> **Permintaan 1**: Di artikel tentang syarat menjadi hakim, pasal berapa dari UU Nomor 49 Tahun 2009 yang mengatur syarat-syarat menjadi hakim?
> **Permintaan 2**: Teruskan artikel tentang syarat menjadi hakim, mulai setelah kalimat terakhir yang ada.

> **Artikel**:
==================================================
TEMPO.CO, Jakarta - Tim kuasa hukum Haris Azhar dan Fatia Maulidiyanti melaporkan majelis hakim yang menangani sidang kasus dugaan pencemaran nama baik terhadap Luhut Binsar Pandjaitan ke Komisi Yudisial (KY).
Mereka yang dilaporkan adalah Ketua Pengadilan Hongkuh Otoh, Hakim Ketua Cokorda Gede Arthana, dan dua hakim anggota Muhammad Yohan Arifin serta Agam Syarif Baharudin.
Hakim memiliki kekuasaan tertinggi di meja peradilan. Siapa pun yang tersandung perkara harus tunduk pada putusan hakim. Itu sebabnya hakim seolah-olah menjadi wakil Tuhan dalam memutuskan kebenaran dan keadilan.
“Hakim adalah pejabat peradilan negara yang diberi wewenang oleh undang-undang untuk mengadili,” bunyi Pasal 1 angka 8 UU Nomor 8 Tahun 1981 tentang KUHAP.
Sebagai “wakil Tuhan” tentu menjadi hakim tak boleh sembarangan. Hakim harus memiliki integritas dan kepribadian tidak tercela, jujur, adil, profesional, bertakwa dan berakhlak mulia, serta berpengalaman di bidang hukum. Hal itu tertuang dalam Pasal 13b Undang-Undang Nomor 49 Tahun 2009 tentang Perubahan Kedua atas Undang-Undang Nomor 2 Tahun 1986 tentang Peradilan Umum.
Lantas apa syarat menjadi hakim?
Syarat-syarat untuk menjadi hakim juga tertuang dalam Undang-Undang No. 49 Tahun 2009 tentang Perubahan Kedua atas Undang-Undang No. 2 Tahun 1986 tentang Peradilan Umum. Sebagaimana disebutkan dalam Pasal 14, adapun syarat-syarat menjadi hakim yaitu harus memenuhi kriteria sebagai berikut:
1. Warga negara Indonesia.
==================================================
> **Informasi yang Diberikan**:
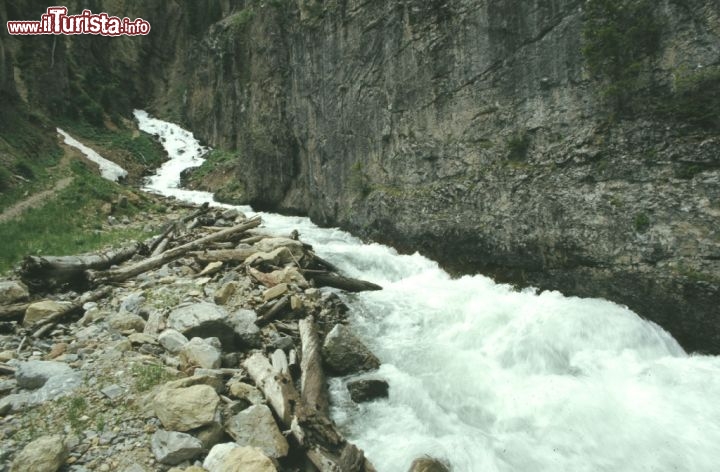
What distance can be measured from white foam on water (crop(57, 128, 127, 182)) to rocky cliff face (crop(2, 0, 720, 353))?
22.6 meters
==================================================
> **Jawaban Tugas 1**: Pasal 14.

> **Jawaban Tugas 2**:
2. Bertakwa kepada Tuhan Yang Maha Esa.
3. Setia kepada Pancasila dan Undang-Undang Dasar Negara Republik Indonesia Tahun 1945.
4. Sarjana hukum.
5. Lulus pendidikan hakim.
6. Mampu secara rohani dan jasmani untuk menjalankan tugas dan kewajiban.
7. Berwibawa, jujur, adil, dan berkelakuan tidak tercela.
8. Berusia paling rendah 25 tahun dan paling tinggi 40 tahun.
9. Tidak pernah dijatuhi pidana penjara karena melakukan kejahatan berdasarkan putusan pengadilan yang telah memperoleh kekuatan hukum tetap.
Menurut Pasal 16, hakim pengadilan diangkat oleh Presiden atas usulan Ketua Mahkamah Agung. Demikian juga dengan pemberhentian hakim pengadilan, merupakan wewenang Presiden atas usul Ketua Mahkamah Agung dan atau Komisi Yudisial melalui Ketua Mahkamah Agung. Usul pemberhentian hakim hanya dapat dilakukan apabila yang bersangkutan melanggar Kode Etik dan Pedoman Perilaku Hakim.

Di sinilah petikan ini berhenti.